Gold-medaling the 2025 IMO was easier than average

(Background/disclaimer: I work at Anthropic, far from any efforts related to math reasoning or evaluations; opinions are my own. I was an IMO gold medalist in 2012.)

I way missed the news window on this one, but I thought it was interesting and a bit underappreciated that the fraction of gold medalists at the 2025 IMO (72/630 = 11.4%) is the highest it’s been since 1981.

Crudely, IMO gold medals are awarded to the highest-scoring 1/12 of contestants.¹ However, because scores are integers up to 42 and there’s no provision for tiebreaking, it’s possible for a lot of contestants to be tied around the threshold.

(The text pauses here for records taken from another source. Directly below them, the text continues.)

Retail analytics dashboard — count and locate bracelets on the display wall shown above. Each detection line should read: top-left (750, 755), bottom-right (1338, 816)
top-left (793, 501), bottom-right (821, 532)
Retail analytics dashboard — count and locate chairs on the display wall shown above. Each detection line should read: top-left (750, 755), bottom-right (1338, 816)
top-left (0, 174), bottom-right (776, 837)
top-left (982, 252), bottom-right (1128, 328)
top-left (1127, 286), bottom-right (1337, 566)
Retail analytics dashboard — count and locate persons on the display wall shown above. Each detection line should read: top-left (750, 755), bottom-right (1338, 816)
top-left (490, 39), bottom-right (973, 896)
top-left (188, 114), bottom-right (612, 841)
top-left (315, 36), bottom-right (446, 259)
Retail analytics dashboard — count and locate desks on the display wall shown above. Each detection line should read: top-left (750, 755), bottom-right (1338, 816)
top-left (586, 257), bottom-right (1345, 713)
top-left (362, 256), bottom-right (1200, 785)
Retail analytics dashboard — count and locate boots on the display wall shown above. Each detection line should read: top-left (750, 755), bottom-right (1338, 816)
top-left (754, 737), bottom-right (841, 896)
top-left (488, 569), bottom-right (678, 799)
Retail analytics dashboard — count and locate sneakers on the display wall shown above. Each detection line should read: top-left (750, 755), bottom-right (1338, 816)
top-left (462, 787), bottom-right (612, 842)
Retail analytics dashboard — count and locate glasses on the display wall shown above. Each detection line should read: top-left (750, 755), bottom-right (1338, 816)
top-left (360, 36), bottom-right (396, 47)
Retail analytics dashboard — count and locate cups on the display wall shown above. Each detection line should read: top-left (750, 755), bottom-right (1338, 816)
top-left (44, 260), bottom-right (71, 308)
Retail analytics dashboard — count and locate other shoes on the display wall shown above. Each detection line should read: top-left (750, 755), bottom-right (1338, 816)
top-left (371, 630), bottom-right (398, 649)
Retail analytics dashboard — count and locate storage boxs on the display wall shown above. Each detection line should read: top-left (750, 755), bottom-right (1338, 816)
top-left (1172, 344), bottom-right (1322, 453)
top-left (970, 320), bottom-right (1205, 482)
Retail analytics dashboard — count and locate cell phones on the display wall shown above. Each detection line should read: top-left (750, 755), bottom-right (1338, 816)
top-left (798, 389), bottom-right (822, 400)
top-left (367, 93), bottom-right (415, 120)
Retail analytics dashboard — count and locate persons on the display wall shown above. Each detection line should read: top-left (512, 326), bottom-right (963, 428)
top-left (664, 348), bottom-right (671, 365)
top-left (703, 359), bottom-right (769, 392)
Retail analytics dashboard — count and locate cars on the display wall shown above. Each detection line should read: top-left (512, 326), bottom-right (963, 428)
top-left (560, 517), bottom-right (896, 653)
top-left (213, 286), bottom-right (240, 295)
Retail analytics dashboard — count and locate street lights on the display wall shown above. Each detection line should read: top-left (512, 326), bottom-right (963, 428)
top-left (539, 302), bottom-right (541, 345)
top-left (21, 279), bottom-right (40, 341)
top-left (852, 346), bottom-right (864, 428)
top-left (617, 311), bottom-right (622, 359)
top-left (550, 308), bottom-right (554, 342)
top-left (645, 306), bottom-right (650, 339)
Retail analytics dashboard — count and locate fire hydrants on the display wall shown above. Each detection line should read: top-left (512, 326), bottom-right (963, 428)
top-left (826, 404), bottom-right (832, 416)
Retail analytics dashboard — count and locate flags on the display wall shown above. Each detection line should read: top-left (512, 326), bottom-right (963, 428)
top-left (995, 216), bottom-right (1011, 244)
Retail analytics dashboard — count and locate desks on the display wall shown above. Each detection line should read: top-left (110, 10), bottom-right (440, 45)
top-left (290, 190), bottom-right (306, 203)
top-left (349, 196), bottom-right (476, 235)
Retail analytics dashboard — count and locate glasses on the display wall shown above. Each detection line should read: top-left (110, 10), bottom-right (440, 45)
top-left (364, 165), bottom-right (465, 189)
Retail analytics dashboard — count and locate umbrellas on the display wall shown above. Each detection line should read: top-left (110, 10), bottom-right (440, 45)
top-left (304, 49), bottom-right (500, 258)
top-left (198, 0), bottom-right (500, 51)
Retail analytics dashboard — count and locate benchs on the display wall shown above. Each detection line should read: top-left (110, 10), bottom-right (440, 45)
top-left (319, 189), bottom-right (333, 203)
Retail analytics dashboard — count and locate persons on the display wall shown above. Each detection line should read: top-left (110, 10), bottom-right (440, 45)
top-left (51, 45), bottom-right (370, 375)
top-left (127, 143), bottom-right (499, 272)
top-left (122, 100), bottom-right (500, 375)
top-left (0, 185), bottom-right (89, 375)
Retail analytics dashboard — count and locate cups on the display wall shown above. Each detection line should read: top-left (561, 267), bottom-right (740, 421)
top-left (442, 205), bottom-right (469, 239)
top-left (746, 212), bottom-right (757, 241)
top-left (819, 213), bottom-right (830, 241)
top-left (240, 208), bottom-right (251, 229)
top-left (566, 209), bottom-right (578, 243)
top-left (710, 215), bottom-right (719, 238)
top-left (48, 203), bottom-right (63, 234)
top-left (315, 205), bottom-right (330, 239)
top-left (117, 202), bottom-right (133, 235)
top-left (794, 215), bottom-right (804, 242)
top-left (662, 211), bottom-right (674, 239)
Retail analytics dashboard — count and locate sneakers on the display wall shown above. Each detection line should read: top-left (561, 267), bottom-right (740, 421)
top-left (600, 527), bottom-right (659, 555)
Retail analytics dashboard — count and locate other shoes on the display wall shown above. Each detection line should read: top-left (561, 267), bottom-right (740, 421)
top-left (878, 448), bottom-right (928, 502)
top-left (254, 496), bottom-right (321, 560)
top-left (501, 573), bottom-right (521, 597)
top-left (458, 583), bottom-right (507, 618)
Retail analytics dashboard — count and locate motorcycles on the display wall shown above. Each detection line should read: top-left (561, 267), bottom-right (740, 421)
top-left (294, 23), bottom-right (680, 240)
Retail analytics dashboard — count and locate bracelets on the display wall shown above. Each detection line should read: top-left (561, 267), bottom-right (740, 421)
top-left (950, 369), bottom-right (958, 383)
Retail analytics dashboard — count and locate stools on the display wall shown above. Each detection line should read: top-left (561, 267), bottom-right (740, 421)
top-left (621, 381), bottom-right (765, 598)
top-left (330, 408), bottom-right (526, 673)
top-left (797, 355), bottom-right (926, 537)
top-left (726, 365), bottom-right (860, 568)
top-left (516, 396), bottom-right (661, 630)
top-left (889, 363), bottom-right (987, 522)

In that case, either all of them get a gold medal or none do, and the fraction of gold medalists might deviate substantially from 1/12. That’s what happened this year: 46 contestants all won a gold medal by scoring exactly 35 points.

Here’s a comparison with the fraction of IMO gold medalists for each year since 2000. (See appendix 1 for a full table and appendix 2 for discussion of the choice of 2000.)

In fact, bizarrely, 35 is the mode of the scores this year; the last time the modal score was a gold medal score was in 1994. And, of course, 35 is the same score claimed by AI systems from Google, OpenAI, and others.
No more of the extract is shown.